Den ganz großen Moment hebt sich „Westworld“ aber für den Schluss auf. Die Untergrund-Bar befindet sich nämlich in einem Zug, der mit Vollgas Richtung Nostalgie fährt. Der Host, der in der ersten Staffel Clementine im Bordell ersetzt hatte, wurde zur Anreise-Dame „befördert“ und darf wie in Folge Eins der Serie bei der Ankleide (und auf Wunsch mehr) behilflich sein. Hier gibt es etliche Parallelen zur ersten Staffel zu sehen, getoppt von der abschließenden Hut-Auswahl, die Caleb dankend ablehnt, was eine Kennzeichnung der Figur darstellt, die weder als rein gute (Weiß) noch als rein böse (schwarz) zu sehen ist.
“I ran away, crossed the shining sea, and when I finally set foot back on solid ground, all I found was the same old shit.“ (Maeve)
Und dann sehen wir eine Host-Version Williams, die wie Ford in Staffel Eins zur großen Park-Eröffnung ansetzt. Yep, „Westworld“ ist wieder zu Gast in einem Park. Dieses Mal geht es in die Zwanziger Jahre – also, vor einem Jahrhundert. Ich bin mir sicher, dass das ein ganz neues Abenteuer wird und nicht im Ansatz wie in den ersten beiden Staffeln dargestellt wird. Aber eine nette Komponente dürfte so ein neuer Delos-Park schon mit sich bringen können.
„Welcome to the golden age!“ (William-Host)
Inhaltlich empfand ich die Folge etwas schlechter weniger gut als den Auftakt. Dafür gab es aber extrem viele gelungene Referenzen zur ersten Staffel UND einen neuen Park für uns! Und da war sie dann wieder, diese „Westworld“-Atmosphäre, dieses ganz besondere Gefühl beim Zuschauen. Das wurde auch durch die besonders schönen Aufnahmen unterstützt, die allgemein viel in dieser Folge zu sehen waren.

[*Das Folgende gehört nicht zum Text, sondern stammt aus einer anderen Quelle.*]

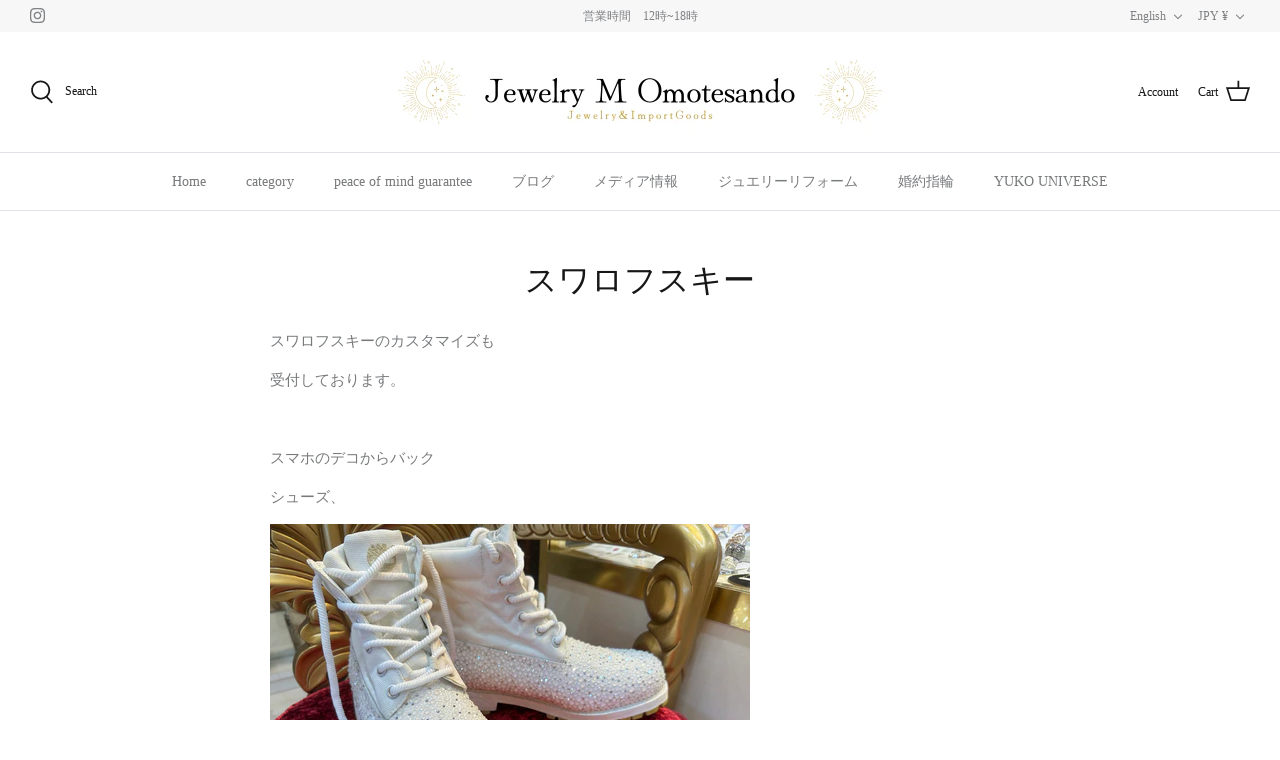

--- FILE ---
content_type: text/css
request_url: https://maruhou.net/cdn/shop/t/8/assets/custom.css?v=82711571163356950721764210651
body_size: 396
content:
.text-center{text-align:center}.mt0{margin-top:0!important}.mt50{margin-top:50px!important}.mb0{margin-bottom:0!important}.mb30{margin-bottom:30px!important}.collection-listing .product-list{justify-content:center}.product-label--stock,.template-list-collections .product-block .product-info{display:none}.price-container .tax,.product-price__item .tax{font-size:.5em}.product-link_shipping-policy{margin:15px 0}.page-two-columns-section .container{max-width:800px}.page-two-columns-section .container .flexible-layout .column{padding-left:0}.page-two-columns-section .feature-text-paired{padding-left:20px;padding-right:20px;margin:0}@media only screen and (max-width: 768px){.page-two-columns-section .feature-text-paired{padding-left:0;padding-right:0}}.template-suffix-press .subheading{font-size:20px;font-family:Playfair Display,serif;margin:30px 0;color:#171717;line-height:1.2;font-weight:400;font-style:normal}.template-suffix-press .press-video{margin-bottom:-20px}.template-suffix-press .press-video .subheading{border-top:1px solid #F4DFDB;padding-top:30px;margin-top:0}.template-suffix-press .press-video .flexible-layout{margin-bottom:30px;border-bottom:1px solid #F4DFDB}.template-suffix-press .press-list{margin-top:30px}.template-suffix-press .press-list .flexible-layout{margin-bottom:30px;border-bottom:1px solid #F4DFDB}@media only screen and (max-width: 768px){.template-suffix-press .press-video .flexible-layout,.template-suffix-press .press-list .flexible-layout{padding-bottom:30px}}.template-suffix-shop-access .subheading{font-size:20px;font-family:Playfair Display,serif;margin:30px 0;color:#171717;line-height:1.2;font-weight:400;font-style:normal}.template-suffix-shop-access .how-to-go h2{margin-bottom:30px}.template-suffix-yuko-universe .yuko-contents{font-size:18px;font-family:Playfair Display,serif;margin:30px 0;color:#171717;line-height:2;font-weight:400;font-style:normal}.template-suffix-yuko-universe-jewelry .section-announcement-bar,.template-suffix-yuko-universe-jewelry #shopify-section-header,.template-suffix-yuko-universe-jewelry #pagefooter{display:none!important}.template-suffix-yuko-universe-jewelry .lp-links{margin-top:0}.template-suffix-yuko-universe-jewelry .lp-links .container{max-width:unset;padding-left:0;padding-right:0}.template-suffix-yuko-universe-jewelry .lp-links .text-column__button-row{margin-top:0}.template-suffix-yuko-universe-jewelry .lp-links .text-column{padding-left:0}.template-suffix-yuko-universe-jewelry .lp-links .text-column:first-of-type .text-column__button{border-right:1px solid #787a7c}.template-suffix-yuko-universe-jewelry .lp-links .text-column__button{font-family:Libre Baskerville,serif;font-size:26px;text-transform:none;width:100%;border:none;border-top:1px solid #787a7c;border-bottom:1px solid #787a7c;transition:.5s}.template-suffix-yuko-universe-jewelry .lp-links .text-column__button:hover{color:#787a7c;background:#f8f8f8;transition:.5s}@media only screen and (max-width: 768px){.template-suffix-yuko-universe-jewelry .lp-links{margin-top:0}.template-suffix-yuko-universe-jewelry .lp-links .flexible-layout{flex-direction:row;flex-wrap:nowrap}.template-suffix-yuko-universe-jewelry .lp-links .text-column{width:50%!important;margin-bottom:0}.template-suffix-yuko-universe-jewelry .lp-links .text-column__button{font-size:14px;letter-spacing:0;padding:20px 5px}}.template-suffix-yuko-universe-jewelry .lp-footer{background:#ecd6d1;max-width:unset;padding:80px 0;margin-top:0;margin-bottom:0}.template-suffix-yuko-universe-jewelry .lp-footer .flexible-layout{max-width:1480px;margin-left:auto;margin-right:auto}.template-suffix-yuko-universe-jewelry .lp-footer .column{margin-bottom:0}.template-suffix-yuko-universe-jewelry .lp-footer .column:first-of-type .majortitle{margin-left:15%;margin-right:15%}.template-suffix-yuko-universe-jewelry .lp-footer .column:nth-of-type(2) .majortitle{font-size:24px}.template-suffix-yuko-universe-jewelry .lp-footer .column:last-of-type .rte{margin-top:30px}.template-suffix-yuko-universe-jewelry .lp-footer .column:last-of-type .rte p{font-size:12px}.template-suffix-yuko-universe-jewelry .lp-footer .column:last-of-type .rte a{color:inherit;border-bottom:none}@media only screen and (max-width: 768px){.template-suffix-yuko-universe-jewelry .lp-footer{padding:20px 16px}.template-suffix-yuko-universe-jewelry .lp-footer .column:first-of-type .majortitle{margin-left:0;margin-right:0}.template-suffix-yuko-universe-jewelry .lp-footer .column:nth-of-type(2) .majortitle{font-size:14px}.template-suffix-yuko-universe-jewelry .lp-footer .column:nth-of-type(2) .rte{font-size:12px}}.template-suffix-customize-belt .section-text-columns-with-images{max-width:800px;margin:0 auto}.template-suffix-aura .subheading{font-size:20px;font-family:Playfair Display,serif;margin:30px 0;color:#171717;line-height:1.2;font-weight:400;font-style:normal}.aura-faq{max-width:800px}.aura-faq .faq-question-container .cc-accordion-item__title{font-size:inherit}.template-suffix-jewelry-remodeling .page-two-columns{max-width:800px}.template-suffix-jewelry-remodeling .subheading{font-size:20px;font-family:Playfair Display,serif;margin:30px 0 10px;color:#171717;line-height:1.2;font-weight:400;font-style:normal}.template-suffix-jewelry-remodeling .page-two-columns-section h2{font-size:20px}.jewelry-remodeling-content{font-family:Playfair Display,serif;font-size:1rem}.template-suffix-jewelry-remodeling .caption p{font:inherit;font-size:.9rem;margin-top:30px}.jewelry-remodeling-faq{max-width:800px}.jewelry-remodeling-faq .faq-question-container .cc-accordion-item__title{font-size:inherit}.template-suffix-after-diamond .subheading{font-size:20px;font-family:Playfair Display,serif;margin:30px 0 10px;color:#171717;line-height:1.2;font-weight:400;font-style:normal}.template-suffix-after-diamond .page-two-columns-section .subheading{font-size:18px}.template-suffix-after-diamond .page-two-columns-section h2{font-size:20px}.template-suffix-engagement-ring .subheading{font-size:20px;font-family:Playfair Display,serif;margin:30px 0 10px;color:#171717;line-height:1.2;font-weight:400;font-style:normal}.template-suffix-watch-repair .subheading{font-size:20px;font-family:Playfair Display,serif;margin:0 0 10px;color:#171717;line-height:1.2;font-weight:400;font-style:normal}.repair-section-belt .container{max-width:800px}.repair-section-belt .container .flexible-layout .column{padding-left:0}.repair-section-belt .feature-text-paired{padding-left:20px;padding-right:20px;margin:0}@media only screen and (max-width: 768px){.repair-section-belt .feature-text-paired{padding-left:0;padding-right:0}}.watch-repair-faq{max-width:800px}.watch-repair-faq .faq-question-container .cc-accordion-item__title{font-size:inherit}#shopping-guide h3{font-size:16px;font-weight:600;border-bottom:1px solid #171717;padding-bottom:5px}#shopping-guide div{margin-bottom:30px}
/*# sourceMappingURL=/cdn/shop/t/8/assets/custom.css.map?v=82711571163356950721764210651 */
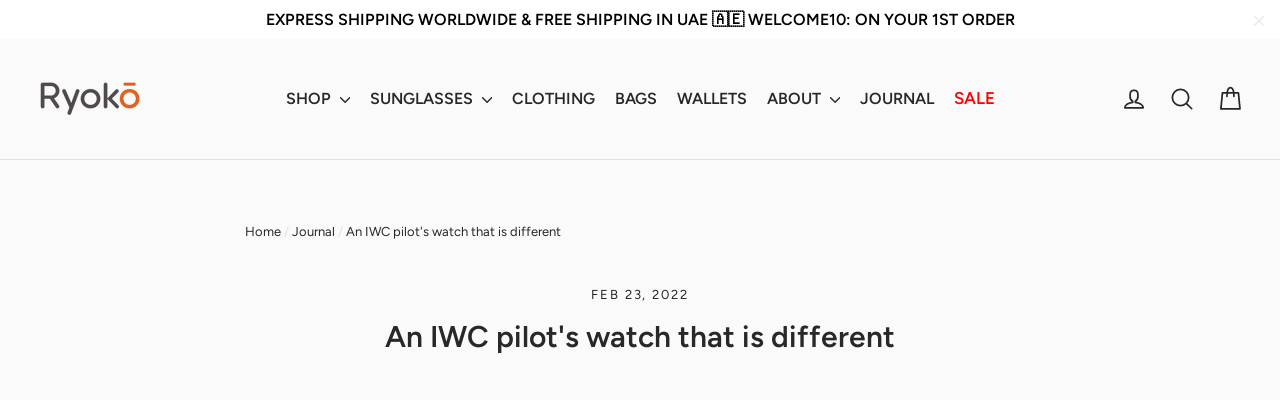

--- FILE ---
content_type: text/html; charset=UTF-8
request_url: https://nulls.solutions/shopify/gift-wrap/app/js/nulls-gift-wrap.js?shop=ryoko-bags.myshopify.com
body_size: 1617
content:
var _0xc64e=["","split","0123456789abcdefghijklmnopqrstuvwxyzABCDEFGHIJKLMNOPQRSTUVWXYZ+/","slice","indexOf","","",".","pow","reduce","reverse","0"];function _0xe17c(d,e,f){var g=_0xc64e[2][_0xc64e[1]](_0xc64e[0]);var h=g[_0xc64e[3]](0,e);var i=g[_0xc64e[3]](0,f);var j=d[_0xc64e[1]](_0xc64e[0])[_0xc64e[10]]()[_0xc64e[9]](function(a,b,c){if(h[_0xc64e[4]](b)!==-1)return a+=h[_0xc64e[4]](b)*(Math[_0xc64e[8]](e,c))},0);var k=_0xc64e[0];while(j>0){k=i[j%f]+k;j=(j-(j%f))/f}return k||_0xc64e[11]}eval(function(E,m,i,l,y,r){r="";for(var h=0,len=E.length;h<len;h++){var s="";while(E[h]!==i[y]){s+=E[h];h++}for(var j=0;j<i.length;j++)s=s.replace(new RegExp(i[j],"g"),j);r+=String.fromCharCode(_0xe17c(s,y,10)-l)}return decodeURIComponent(escape(r))}("[base64]",21,"toOKAkRaV",30,2,16))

Und so schafft es die Folge insgesamt dann vielleicht gar die erste Folge zu überstrahlen. Ein paar wenige Fragen wurden minimal beantwortet, dafür weitere aufgeworfen. Insgesamt handelt es sich auch bei Folge Zwei noch um Grundlagen-Arbeit. Die ist aber deutlich feinfühliger gestaltet worden als in der vorherigen Folge. Die Fan-Theorien dürften jedenfalls noch mehr in Schwung gebracht worden sein mit dieser Episode. Vor allem auch, weil man sich eben nicht mehr nur nicht sicher darüber sein kann, WANN etwas zu sehendes gerade spielt, sondern auch WER da gerade spielt. Ein menschliches Original? Ein Host? Eine Host-Kopie? Oder gar ein Mensch, der Fliegen infiltriert bekommen hat, die darauf programmiert sind, die Gedanken zu steuern?
Behind the Scenes
Hier noch das offizielle Behind-the-Scenes-Video zur Folge:
Bilder: HBO
Hallo, ich lese gerne deine Kritik und bin froh das sich Leute gut ausdrücken können. Es ist schön nochmal mitzubekommen was man selber gar nicht so gesehen hat.
Ich finde diese Folge etwas gewagt. Es macht so ein bisßchen den Eindruck als wolle man es allen recht machen. Das „The Man in Black“ noch lebt finde ich super. Das Doloris in Heal nicht alles erschießt auch super. Diese sinnlose oder zugegeben schon sinnvolle aber langweilige Abschlachterei ging einen schon echt auf die Nerven.
Dabei haben doch die Scenen mit Anthony Hobkins in Staffel Eins gezeigt wie unglaublich „Geil“ er mit einem Augenzwinkern alle in Angst und Schrecken versetzt. Man was hab ich gezittert und war so wahnsinnig faziniert. Wo sind diese Scenen. Wo?
Ich muss mich wohl daran gewöhnen das Drohnenfliegen die Gedanken übernehmen „Gähn“. Ganz ehrlich: Ich will Robert Ford zurück. Den „Stell deine Motorig ein“ Spruch hat er einfach besser drauf gehabt. -> Staffel 1 Folge 9 geben Ende, Folge 5 Ende, u.s.w. Das war Westworld. Bisher gab es meiner Ansicht keine Scene wo ich nochmal zurückspulen musste.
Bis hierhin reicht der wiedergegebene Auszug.